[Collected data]
==========
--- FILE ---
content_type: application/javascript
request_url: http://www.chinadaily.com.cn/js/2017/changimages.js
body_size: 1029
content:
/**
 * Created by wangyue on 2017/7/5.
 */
==========
» **Task goal**
All that is wanted is the line with "body_size: 1029" and every later line in the entries, reproduced exactly.

» **Exercise result**
body_size: 1029
content:
/**
 * Created by wangyue on 2017/7/5.
 */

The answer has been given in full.